La vie du camp alterne entre accalmie et répression. Le marché noir se développe avec la complicité des surveillants, l’enseignement pour les enfants est autorisé à certaines périodes, le courrier est permis puis interdit… Des internés entreprendront de creuser un tunnel, mais leur manœuvre est découverte. La sanction est immédiate : ils sont déportés.
En juillet 1943, Aloïs Brunner prend la direction du camp et renvoie les gendarmes français à l’extérieur du camp. Il décide de faire reposer l’administration du camp sur les internés eux-mêmes pour mieux les opposer et met en place un classement des déportés en différentes catégories : déportable (B), protégé (C), etc. Un prisonnier pouvait passer de l’une à l’autre de ces catégories à tout moment…
destruction des archives
Alors que les forces alliées gagnent du terrain sur l’Allemagne pendant l’été 1944, la dernière grande rafle se déroule du 21 au 25 juillet dans les foyers pour enfants de l’Union Générale des Israélites de France. 250 enfants sont acheminés à Drancy puis déportés vers Auschwitz.

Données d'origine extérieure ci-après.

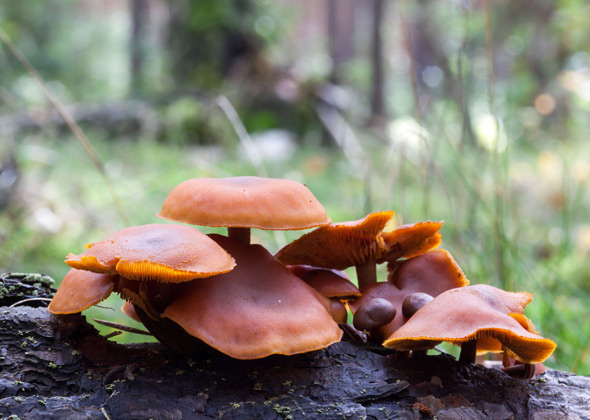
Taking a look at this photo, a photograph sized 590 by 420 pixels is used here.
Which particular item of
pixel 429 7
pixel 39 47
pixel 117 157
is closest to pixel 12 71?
pixel 39 47

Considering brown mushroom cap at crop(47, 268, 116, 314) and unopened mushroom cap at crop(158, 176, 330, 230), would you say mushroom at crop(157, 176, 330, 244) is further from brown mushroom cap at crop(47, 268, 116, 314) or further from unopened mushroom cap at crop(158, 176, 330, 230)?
brown mushroom cap at crop(47, 268, 116, 314)

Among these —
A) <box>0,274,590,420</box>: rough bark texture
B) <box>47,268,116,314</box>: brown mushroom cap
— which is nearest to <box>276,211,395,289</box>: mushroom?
<box>0,274,590,420</box>: rough bark texture

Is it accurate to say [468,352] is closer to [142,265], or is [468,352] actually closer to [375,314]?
[375,314]

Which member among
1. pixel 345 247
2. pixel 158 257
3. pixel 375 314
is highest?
pixel 158 257

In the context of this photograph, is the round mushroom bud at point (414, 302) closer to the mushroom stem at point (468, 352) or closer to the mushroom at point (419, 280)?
the mushroom at point (419, 280)

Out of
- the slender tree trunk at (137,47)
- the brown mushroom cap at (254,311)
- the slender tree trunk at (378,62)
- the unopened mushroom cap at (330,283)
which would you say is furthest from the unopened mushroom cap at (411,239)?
the slender tree trunk at (137,47)

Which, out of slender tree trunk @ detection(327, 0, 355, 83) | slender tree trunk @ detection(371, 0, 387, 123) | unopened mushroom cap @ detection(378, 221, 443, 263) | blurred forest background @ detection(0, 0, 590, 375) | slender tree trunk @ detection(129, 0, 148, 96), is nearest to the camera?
unopened mushroom cap @ detection(378, 221, 443, 263)

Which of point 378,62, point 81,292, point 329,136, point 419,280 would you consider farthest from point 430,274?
point 378,62
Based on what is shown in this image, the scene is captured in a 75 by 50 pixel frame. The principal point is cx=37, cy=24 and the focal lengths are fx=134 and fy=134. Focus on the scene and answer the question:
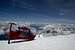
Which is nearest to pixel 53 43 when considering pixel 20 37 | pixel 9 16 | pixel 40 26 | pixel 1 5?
pixel 40 26

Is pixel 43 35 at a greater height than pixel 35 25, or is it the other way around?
pixel 35 25

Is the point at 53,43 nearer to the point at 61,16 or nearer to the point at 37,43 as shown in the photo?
the point at 37,43

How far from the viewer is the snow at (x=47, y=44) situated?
157 centimetres

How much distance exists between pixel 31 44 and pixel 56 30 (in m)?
0.38

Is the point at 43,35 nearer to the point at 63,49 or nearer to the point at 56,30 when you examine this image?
the point at 56,30

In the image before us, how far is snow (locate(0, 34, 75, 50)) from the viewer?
5.15ft

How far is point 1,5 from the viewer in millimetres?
1545

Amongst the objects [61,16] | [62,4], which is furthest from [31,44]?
[62,4]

Le 17 août 1944 marque la fin de la catastrophe : le dernier convoi part de Drancy pour Buchenwald. Au préalable, Aloïs Brunner a ordonné la destruction des archives du camp. "Il n’existe qu’une centaine de photographie du camp de Drancy, souligne Jacques Fredj, directeur du Mémorial de la Shoah de Paris et de Drancy ; il s’agit pour l’essentiel de clichés réalisés par la propagande nazie montrant des prisonniers souriants et en bonne santé…".
Après la Libération de Paris, le camp de Drancy connaîtra un sort singulier. Il sera utilisé pour la détention d’individus suspectés de collaboration comme Sacha Guitry, la cantatrice Germaine Lubin ou encore le président du conseil municipal de Paris Pierre Taittinger.
Les premières commémorations lancées à l’initiative d’anciens internés rescapés auront lieu dès 1946. Les clôtures barbelées et les miradors sont démantelés et la cité de la Muette retrouve progressivement sa vocation première en accueillant de nouveaux locataires. Elle a été classée monument historique en 2001.
centre de documentation
Le site qui accueille aujourd’hui le nouveau bâtiment dessiné par l’architecte suisse Roger Diener fait face au monument commémoratif réalisé par le sculpteur et ancien interné de Drancy, Shlomo Selinger. Un peu plus loin, un vestige de voie ferrée mène au « wagon du souvenir », en réalité une voiture à bestiaux dans laquelle étaient entassés les prisonniers.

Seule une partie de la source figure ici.